Task item: Please repeat the entries exactly as they appear and omit any images.

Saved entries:
....................

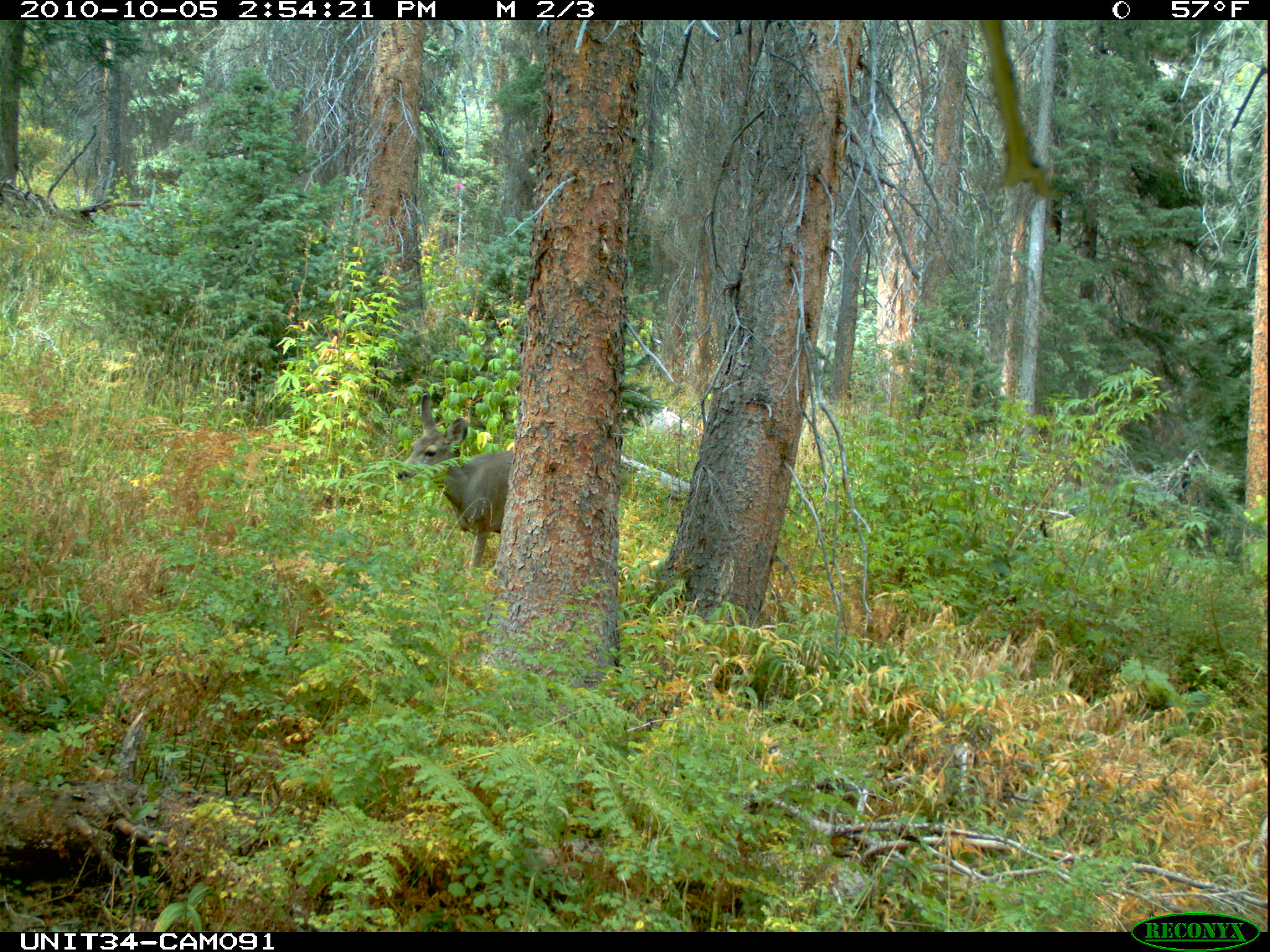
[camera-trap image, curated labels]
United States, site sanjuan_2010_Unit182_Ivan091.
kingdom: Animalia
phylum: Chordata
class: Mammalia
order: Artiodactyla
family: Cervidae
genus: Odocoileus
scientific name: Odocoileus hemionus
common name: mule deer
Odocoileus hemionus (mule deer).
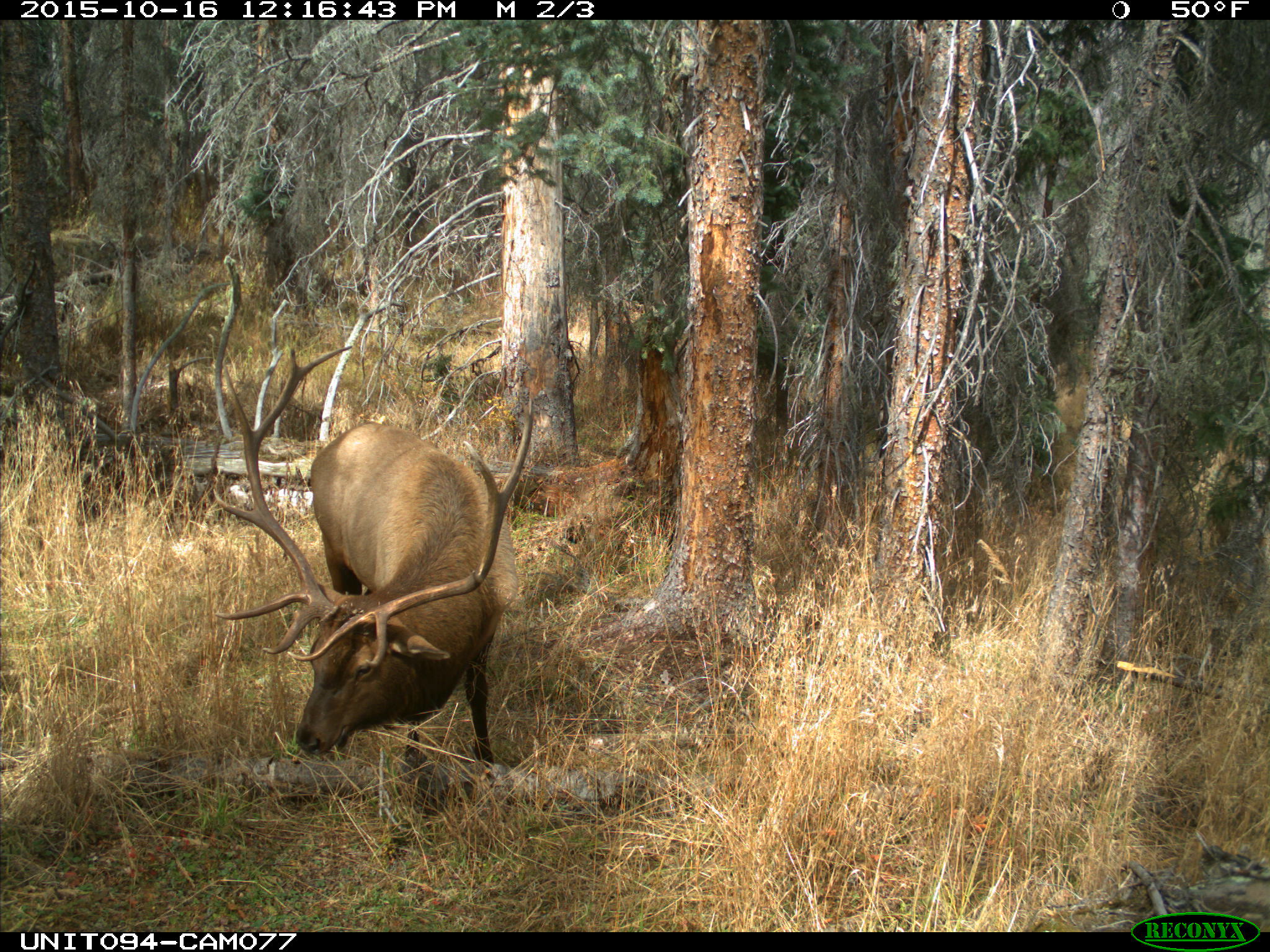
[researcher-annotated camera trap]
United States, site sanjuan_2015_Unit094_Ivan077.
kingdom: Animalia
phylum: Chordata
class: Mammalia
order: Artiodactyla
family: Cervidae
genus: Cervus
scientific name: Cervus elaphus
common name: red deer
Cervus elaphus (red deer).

....................

Exercise response:
[camera-trap image, curated labels]
United States, site sanjuan_2010_Unit182_Ivan091.
kingdom: Animalia
phylum: Chordata
class: Mammalia
order: Artiodactyla
family: Cervidae
genus: Odocoileus
scientific name: Odocoileus hemionus
common name: mule deer
Odocoileus hemionus (mule deer).
[researcher-annotated camera trap]
United States, site sanjuan_2015_Unit094_Ivan077.
kingdom: Animalia
phylum: Chordata
class: Mammalia
order: Artiodactyla
family: Cervidae
genus: Cervus
scientific name: Cervus elaphus
common name: red deer
Cervus elaphus (red deer).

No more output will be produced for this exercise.